キットを購入した顧客がコツコツと自分で組み上げていくのがキットカーの本来の姿であり、また醍醐味でもあるのですが、時間も場所も技術もないよ、という方が大半ではありますまいか。
そんなモノグサ顧客のために、キットカーの組み立てを専業で行うファクトリーもあるにはあるのですが、そこがまた玉石混交のビミョーな世界でありまして。
何か不具合が出ると「もともとのキットがクソだから悪い」「いや、組み立て方がヘボだから悪い」と責任の擦りつけ合いになるのですね。
こうなるとお客はお手上げで、ツテを辿ってどこかの修理工場に持ち込んで、徹底的にムシられることになるワケです。カモネギですもの。

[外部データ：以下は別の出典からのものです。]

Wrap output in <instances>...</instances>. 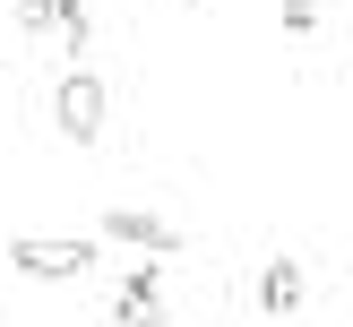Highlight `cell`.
<instances>
[{
  "mask_svg": "<svg viewBox=\"0 0 353 327\" xmlns=\"http://www.w3.org/2000/svg\"><path fill=\"white\" fill-rule=\"evenodd\" d=\"M52 129L78 138V147H95V138H103V78H95L86 61L69 69L61 86H52Z\"/></svg>",
  "mask_w": 353,
  "mask_h": 327,
  "instance_id": "obj_2",
  "label": "cell"
},
{
  "mask_svg": "<svg viewBox=\"0 0 353 327\" xmlns=\"http://www.w3.org/2000/svg\"><path fill=\"white\" fill-rule=\"evenodd\" d=\"M17 26H26V34H52V0H17Z\"/></svg>",
  "mask_w": 353,
  "mask_h": 327,
  "instance_id": "obj_8",
  "label": "cell"
},
{
  "mask_svg": "<svg viewBox=\"0 0 353 327\" xmlns=\"http://www.w3.org/2000/svg\"><path fill=\"white\" fill-rule=\"evenodd\" d=\"M9 267L34 275V284H69V275L95 267V250H86L78 233H34V241H9Z\"/></svg>",
  "mask_w": 353,
  "mask_h": 327,
  "instance_id": "obj_1",
  "label": "cell"
},
{
  "mask_svg": "<svg viewBox=\"0 0 353 327\" xmlns=\"http://www.w3.org/2000/svg\"><path fill=\"white\" fill-rule=\"evenodd\" d=\"M112 327H164V258H138V267L121 275Z\"/></svg>",
  "mask_w": 353,
  "mask_h": 327,
  "instance_id": "obj_3",
  "label": "cell"
},
{
  "mask_svg": "<svg viewBox=\"0 0 353 327\" xmlns=\"http://www.w3.org/2000/svg\"><path fill=\"white\" fill-rule=\"evenodd\" d=\"M285 34H319V0H285Z\"/></svg>",
  "mask_w": 353,
  "mask_h": 327,
  "instance_id": "obj_7",
  "label": "cell"
},
{
  "mask_svg": "<svg viewBox=\"0 0 353 327\" xmlns=\"http://www.w3.org/2000/svg\"><path fill=\"white\" fill-rule=\"evenodd\" d=\"M103 241H130V250H147V258L181 250V233H172L164 215H147V207H112V215H103Z\"/></svg>",
  "mask_w": 353,
  "mask_h": 327,
  "instance_id": "obj_4",
  "label": "cell"
},
{
  "mask_svg": "<svg viewBox=\"0 0 353 327\" xmlns=\"http://www.w3.org/2000/svg\"><path fill=\"white\" fill-rule=\"evenodd\" d=\"M52 26H61V43H69V69H78V52L95 43V9H86V0H52Z\"/></svg>",
  "mask_w": 353,
  "mask_h": 327,
  "instance_id": "obj_6",
  "label": "cell"
},
{
  "mask_svg": "<svg viewBox=\"0 0 353 327\" xmlns=\"http://www.w3.org/2000/svg\"><path fill=\"white\" fill-rule=\"evenodd\" d=\"M302 293H310V275H302V258H293V250H276L268 267H259V310H268V319H293Z\"/></svg>",
  "mask_w": 353,
  "mask_h": 327,
  "instance_id": "obj_5",
  "label": "cell"
}]
</instances>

ですが、このコブラはキットを作った張本人が組んでいるのだから安心。
軽量ボディに6.2Lスーパーチャージャー、635psの超強力エンジンを押し込んだ車体は暴力的とも言える加速でありまして、不用意にアクセルを踏むと簡単にホイールスピンを起こしてしまう。
よく強力な加速を表現するために「背中を蹴られるような」なんて言いますが、とてもそんなレベルではない。蝶野正洋選手にヤ●ザキックで背中をメッタ蹴りされたような衝撃です。
一方、ぶっといトルクは実に運転がしやすくてムチャさえしなければロードスターよりもラクチンに街乗りができる。ジキルとハイドのような両面を持ついいクルマです。